What you need to do
Reproduce the data word for word, beginning with the line that contains "In this photo showing" and continuing through the final line of the data.

Spatial reasoning data:
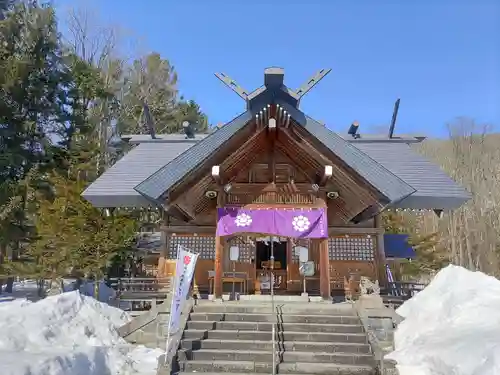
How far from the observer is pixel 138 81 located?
2702 centimetres

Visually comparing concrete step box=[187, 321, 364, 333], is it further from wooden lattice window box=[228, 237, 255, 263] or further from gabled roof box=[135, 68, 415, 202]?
wooden lattice window box=[228, 237, 255, 263]

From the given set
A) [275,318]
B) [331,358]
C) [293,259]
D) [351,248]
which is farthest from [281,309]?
[351,248]

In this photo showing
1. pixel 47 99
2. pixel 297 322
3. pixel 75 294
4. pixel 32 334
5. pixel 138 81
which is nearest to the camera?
pixel 32 334

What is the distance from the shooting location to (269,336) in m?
7.85

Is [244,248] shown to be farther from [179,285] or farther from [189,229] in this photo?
[179,285]

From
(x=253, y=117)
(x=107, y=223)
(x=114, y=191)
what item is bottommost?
(x=107, y=223)

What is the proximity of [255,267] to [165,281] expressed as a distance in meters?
3.21

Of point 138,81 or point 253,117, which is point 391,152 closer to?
point 253,117

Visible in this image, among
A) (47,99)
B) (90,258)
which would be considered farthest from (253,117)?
(47,99)

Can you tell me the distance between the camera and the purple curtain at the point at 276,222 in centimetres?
1042

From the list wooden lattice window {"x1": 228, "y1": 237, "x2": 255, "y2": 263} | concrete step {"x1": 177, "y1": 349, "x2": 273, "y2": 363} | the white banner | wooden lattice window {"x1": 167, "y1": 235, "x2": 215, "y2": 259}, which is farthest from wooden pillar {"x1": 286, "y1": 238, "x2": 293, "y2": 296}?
the white banner

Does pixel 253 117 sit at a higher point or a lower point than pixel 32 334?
higher

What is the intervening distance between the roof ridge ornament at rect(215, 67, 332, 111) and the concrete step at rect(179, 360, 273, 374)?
5733 millimetres

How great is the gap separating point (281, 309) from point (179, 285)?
2554mm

Solution for this exercise
In this photo showing
1. pixel 47 99
2. pixel 297 322
3. pixel 75 294
4. pixel 32 334
5. pixel 138 81
which is nearest to the camera?
pixel 32 334

What is the distance from the shooting location to (269,336) in m?
7.85

Is [244,248] shown to be farther from [179,285] or farther from [189,229] in this photo?
[179,285]

From
(x=253, y=117)
(x=107, y=223)
(x=114, y=191)
what item is bottommost?
(x=107, y=223)

What is the proximity of [255,267] to [165,281] expressed as a distance in meters?
3.21

Of point 138,81 or point 253,117, which is point 391,152 closer to?
point 253,117

Visible in this image, among
A) (47,99)
B) (90,258)
which would be considered farthest from (253,117)?
(47,99)

Can you tell me the distance between the camera and the purple curtain at the point at 276,222 in centimetres?
1042

From the list wooden lattice window {"x1": 228, "y1": 237, "x2": 255, "y2": 263} | concrete step {"x1": 177, "y1": 349, "x2": 273, "y2": 363} | the white banner | wooden lattice window {"x1": 167, "y1": 235, "x2": 215, "y2": 259}, which is farthest from wooden pillar {"x1": 286, "y1": 238, "x2": 293, "y2": 296}?
the white banner

Does pixel 253 117 sit at a higher point or a lower point than pixel 32 334?
higher

What is the intervening distance between the roof ridge ornament at rect(215, 67, 332, 111) and the concrete step at rect(179, 360, 273, 374)?
5733 millimetres

How great is the gap separating point (281, 309) from point (179, 285)?
2554mm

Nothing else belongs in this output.